■ Treść polecenia ■
Poprowadź dalej tekst o proporcji w klasycznej modzie męskiej, zaczynając po jego ostatnim zdaniu.

■ Fragment ■
****

Inżynier elegancji

LNKs04

Nie ma innej, równie ważnej dla klasycznej mody męskiej kategorii pojęciowej jak proporcja. To z niej wynika większość zasad, które zostały nam przekazane w pokoleniowej sztafecie, a które dziś uznajemy za elementy klasycznego kanonu. Dążenie do idealnego wyważenia proporcji pozwoliło wypracować konkretne wytyczne, których przestrzeganie nie tylko daje możliwość wpisania się w rzeczoną konwencję, ale także minimalizuje prawdopodobieństwo popełnienia rażących błędów. Samo pojęcie, choć ugruntowało się używać go w kontekście sztuki, ma wybitnie matematyczną proweniencję (jak np. w przypadku pitagorejsko-platońskiej teorii harmonii, opierającej się na trzech filarach: mierze, liczbie i, rzecz jasna, proporcji; stosowano ją m.in. do opisu rzeczy pięknych).

****

Obrazy z krótkimi podpisami
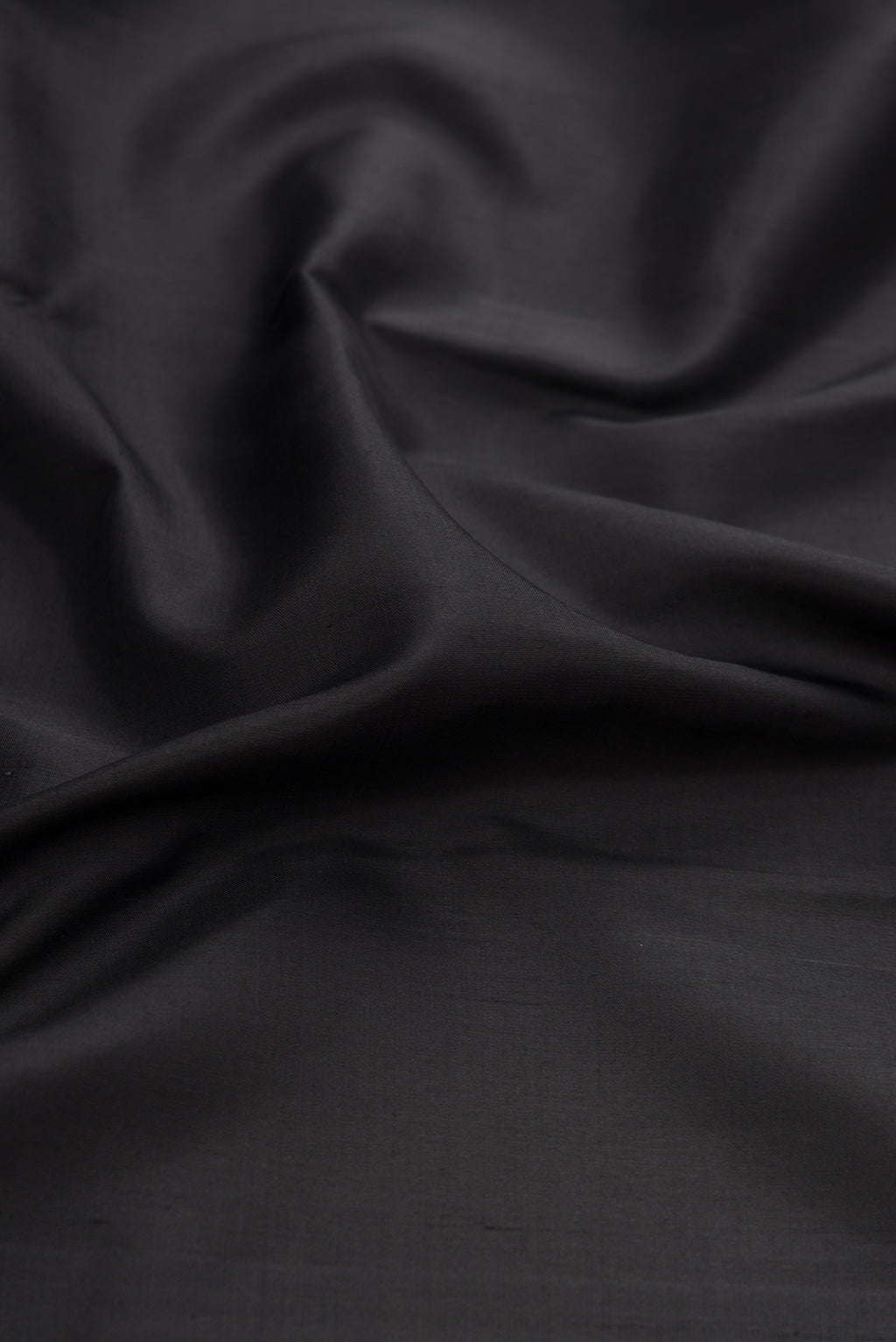 Close up of Black Kanjivaram Silk Saree with Plain Body and Zari Border.  displaying folds
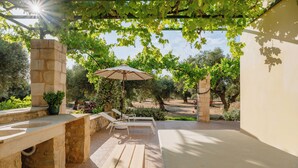 Un patio con un lavello in pietra, un tavolo di legno, una poltrona da relax e un ombrellone.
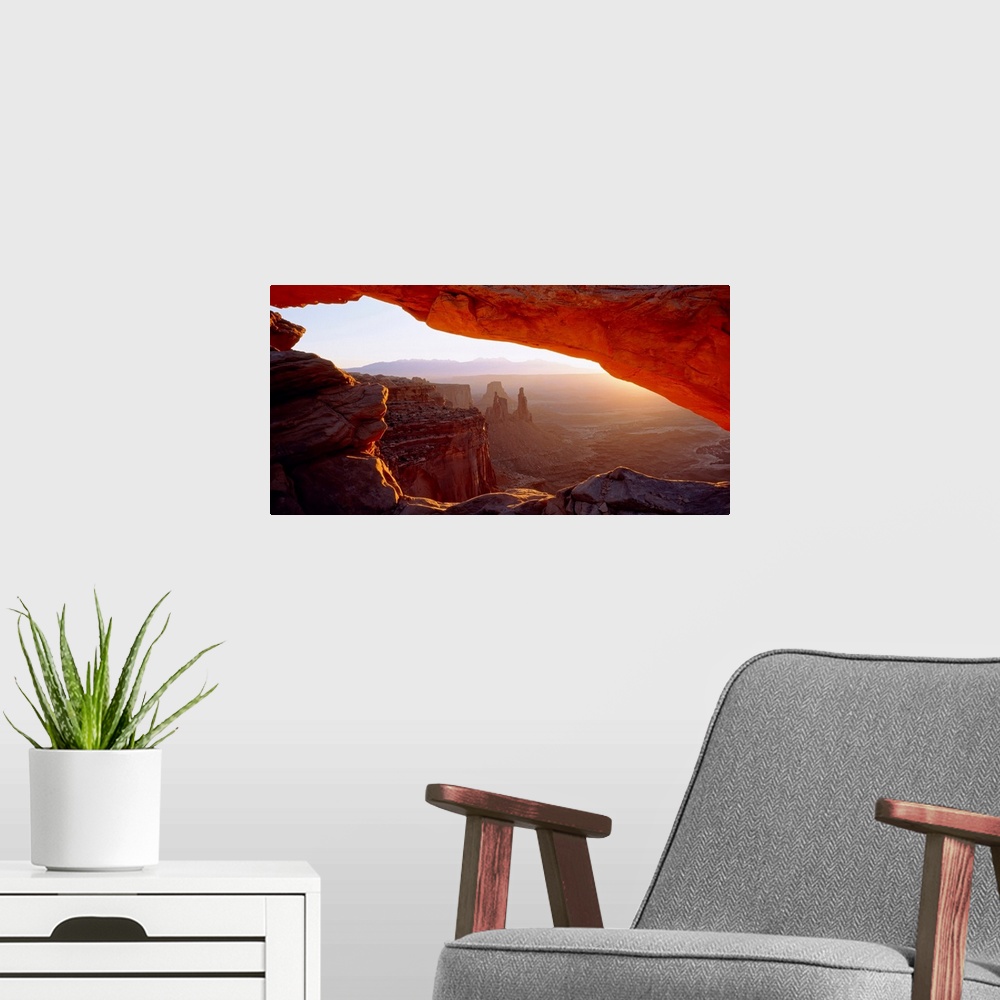 A modern room featuring Wall art for the home or office this big picture shows a view of the desert at sunrise through a ...
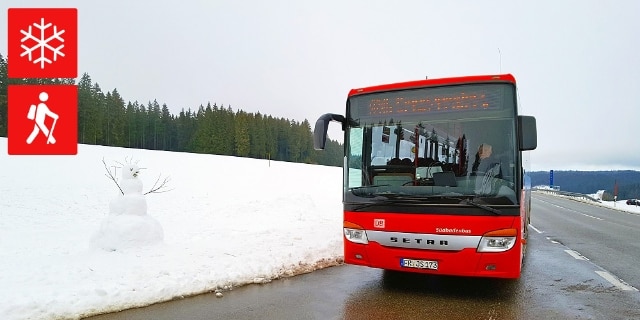 Panoramabus im Winter neben Schneemann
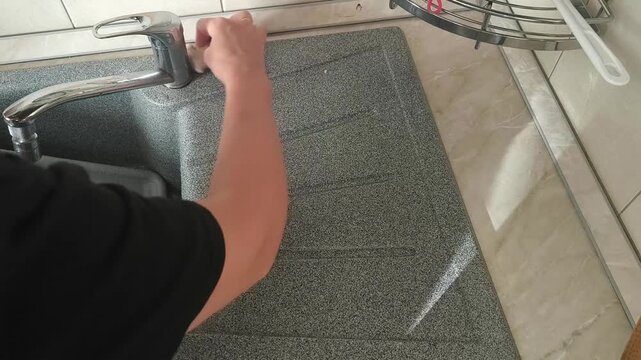 A woman wipes the kitchen surface next to the sink, a household scene of home care, cleanliness and daily cleaning.
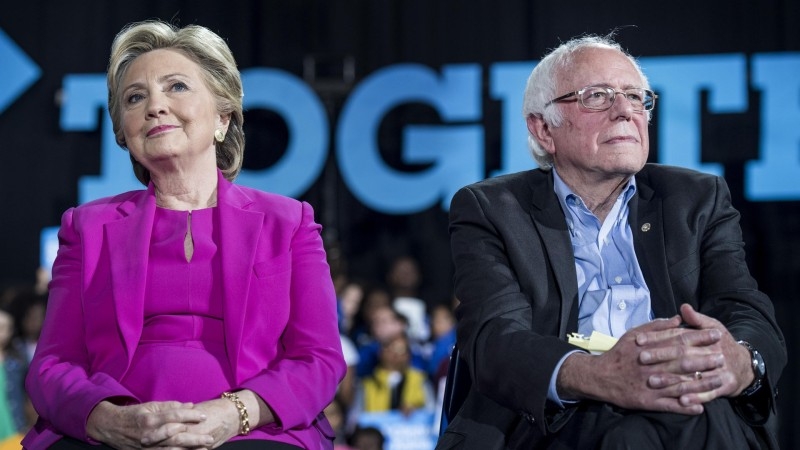 Former US Secretary of State Hillary Clinton, left, and her 2016 Democratic rival Bernie Sanders are seen in this combo file picture. — Courtesy photo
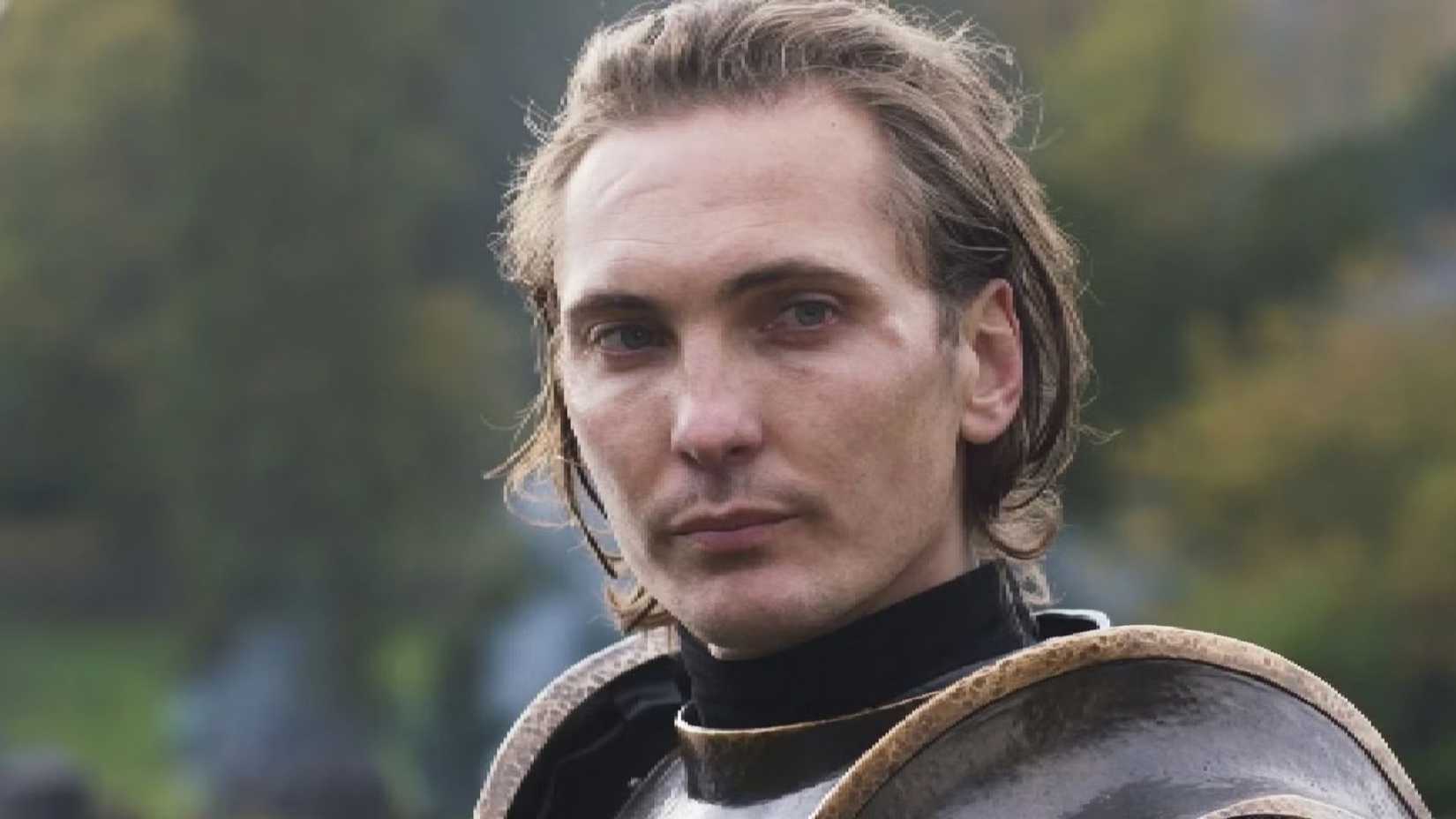 Cahir in The Witcher wearing armor looking off to the side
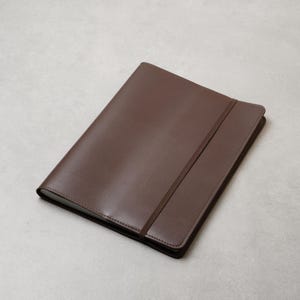 May include: A brown leather journal with a matching elastic band closure. The journal has a smooth, matte finish and a stitched border. The cover is a solid, warm brown color.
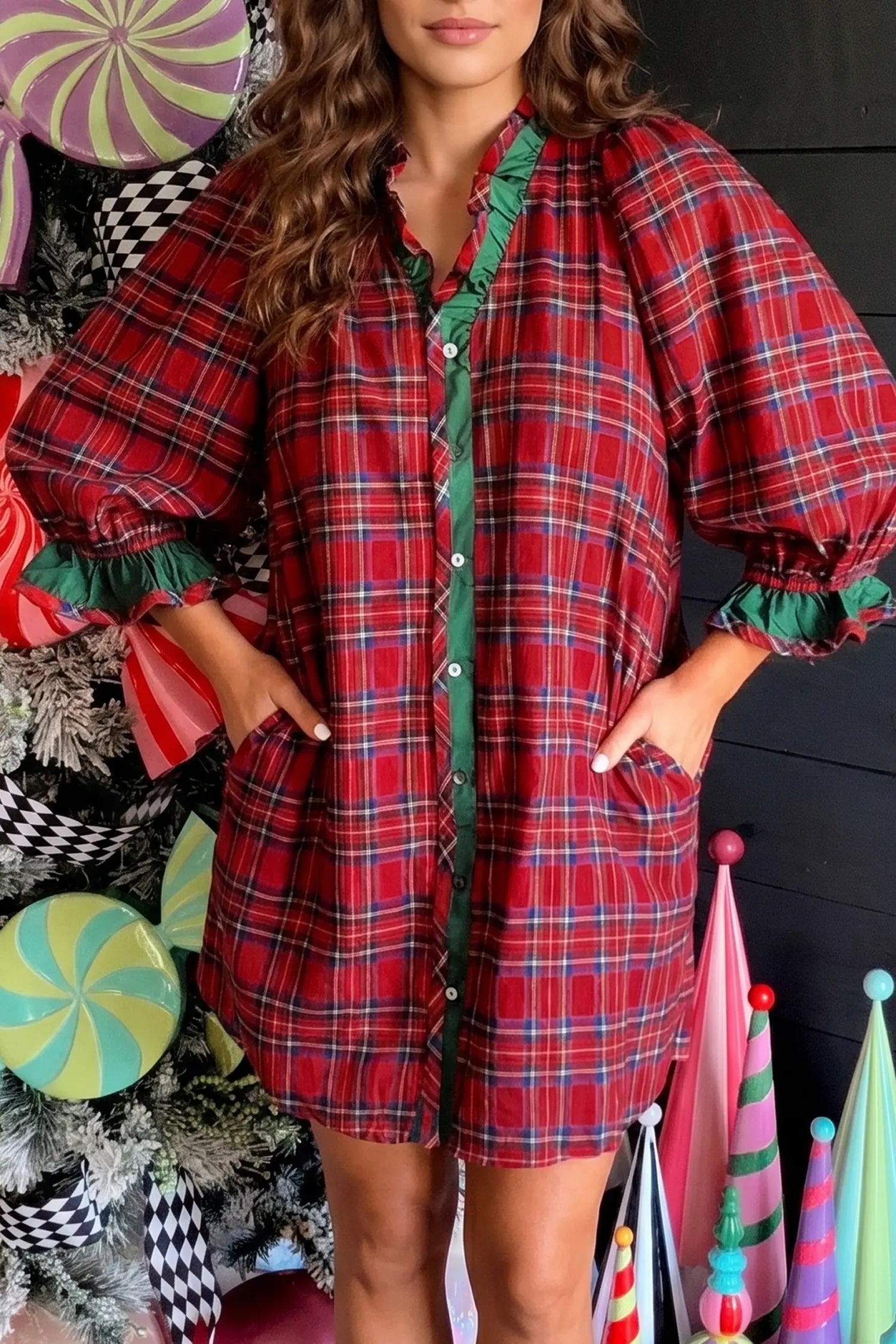 A woman wearing a red and green plaid button-up shirt dress with ruffled trim, posed in front of a decorated holiday background with candy decorations and party hats.
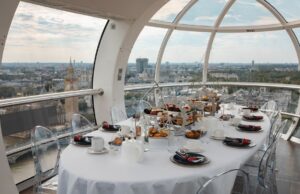 Savour the Skyline: Get 15% Off London Eye Afternoon Tea Luxurious round dining table set with pastries inside a glass capsule overlooking a city skyline with iconic towers, clear chairs and white tableware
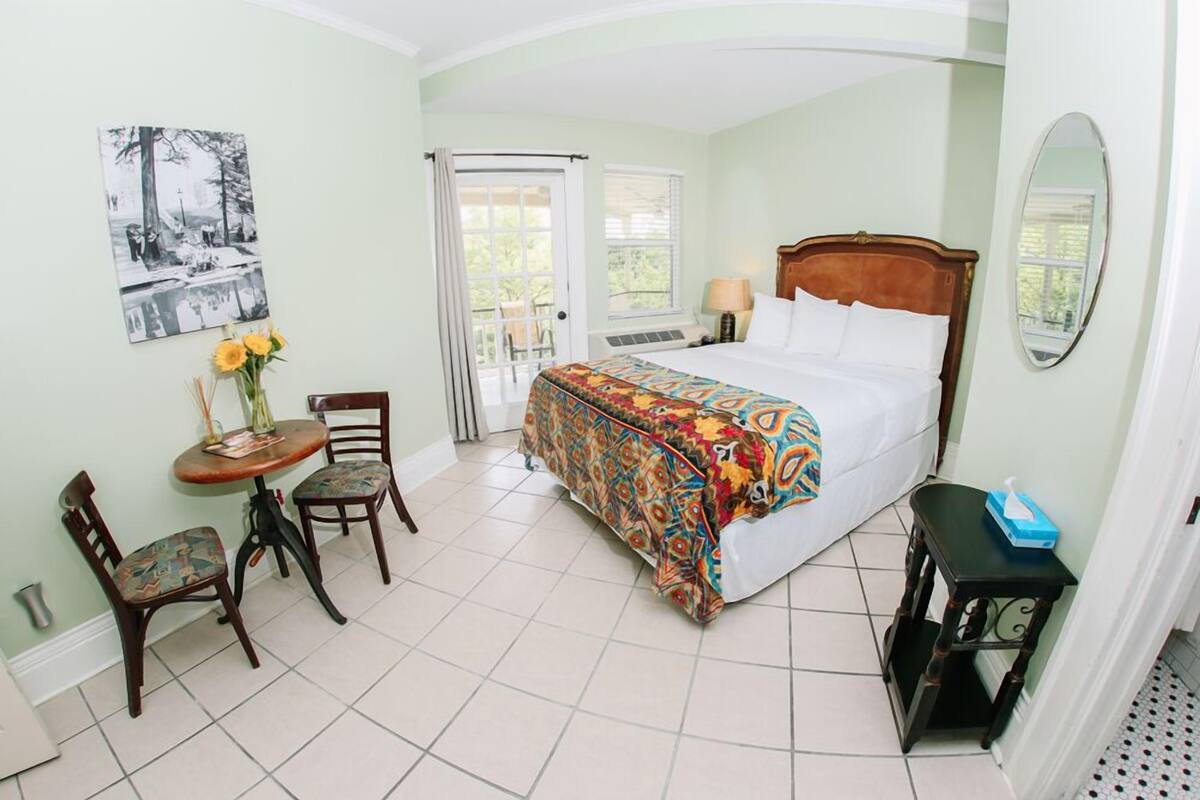 A bedroom with a bed, a chair, a small table with a vase of flowers, and a window.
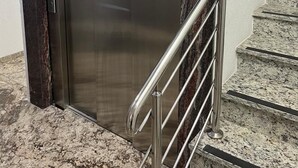 Un ascenseur doté d’un panneau indiquant qu’il est accessible aux personnes en fauteuil roulant, d’une rampe métallique et d’un escalier en marbre.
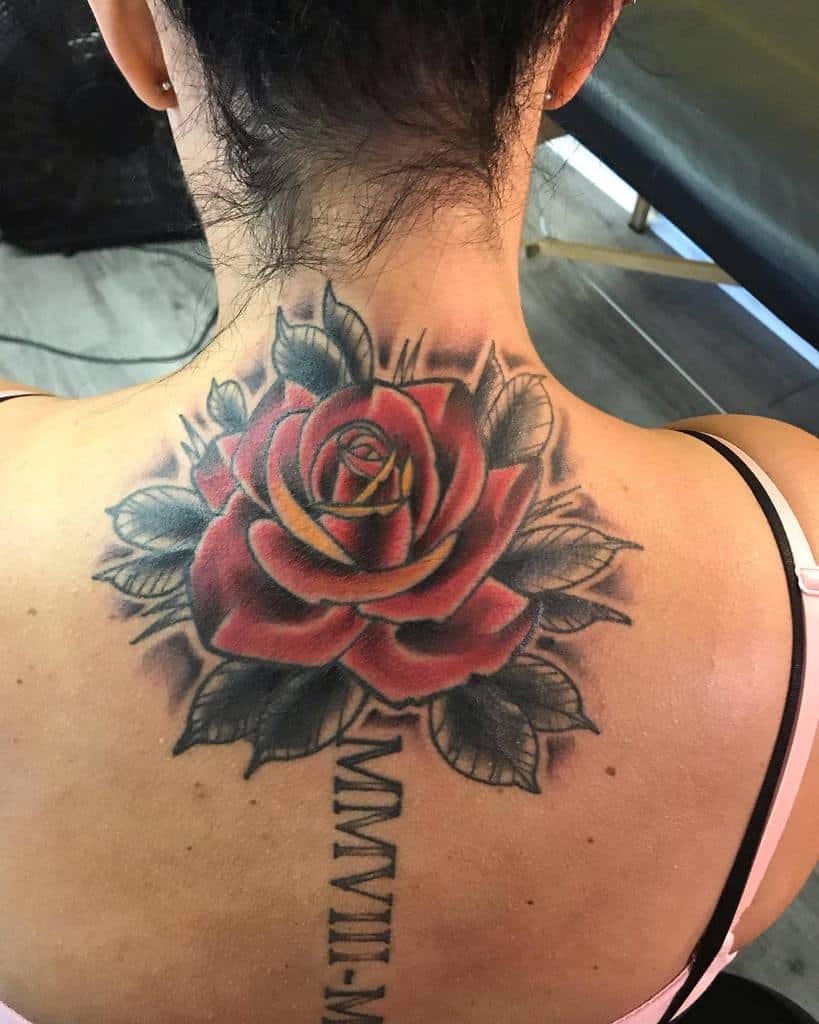 A stunning large red rose tattoo graces the woman's upper back and neck, its vibrant petals capturing attention and admiration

****

■ Odpowiedź ■
LNKd04

LNKg06

LNKg09

Im dłużej zagłębiam się w temat mody męskiej, tym bardziej przekonuję się jak bardzo matematyczna jest to dziedzina. I choć z boku może wydawać się ona opartą na zupełnie przedziwnych i bardzo subiektywnych zasadach estetyki, w istocie jest subtelna grą poszczególnych wielkości. Wystarczy przywołać kwestie wymiarów (szerokość klap, nogawek, stopień ogólnego dopasowania), czy stopień natężenia barw (określany np. w klasyfikacji Pantone za pomocą znaczników liczbowych), by przekonać się, że matematyczna natura rzeczy znajduje w tym przypadku swoje uzasadnienie. Warto w tym miejscu zaznaczyć, że proporcję można rozumieć w szerokim sensie, tj. jako dopasowanie stroju do danej okazji, stylistycznej jednolitości poszczególnych elementów czy adekwatności do stylu życia noszącego. Przy takim założeniu, bez znajomości optymalnych w konkretnym przypadku proporcji nie ma mowy o dobrym ubiorze, który to przecież jest punktem wyjścia dla kreacji stylu (bo to, że nie istnieje realna możliwość wypracowania w pełni własnego stylu jest chyba sprawą oczywistą, nieprawdaż?).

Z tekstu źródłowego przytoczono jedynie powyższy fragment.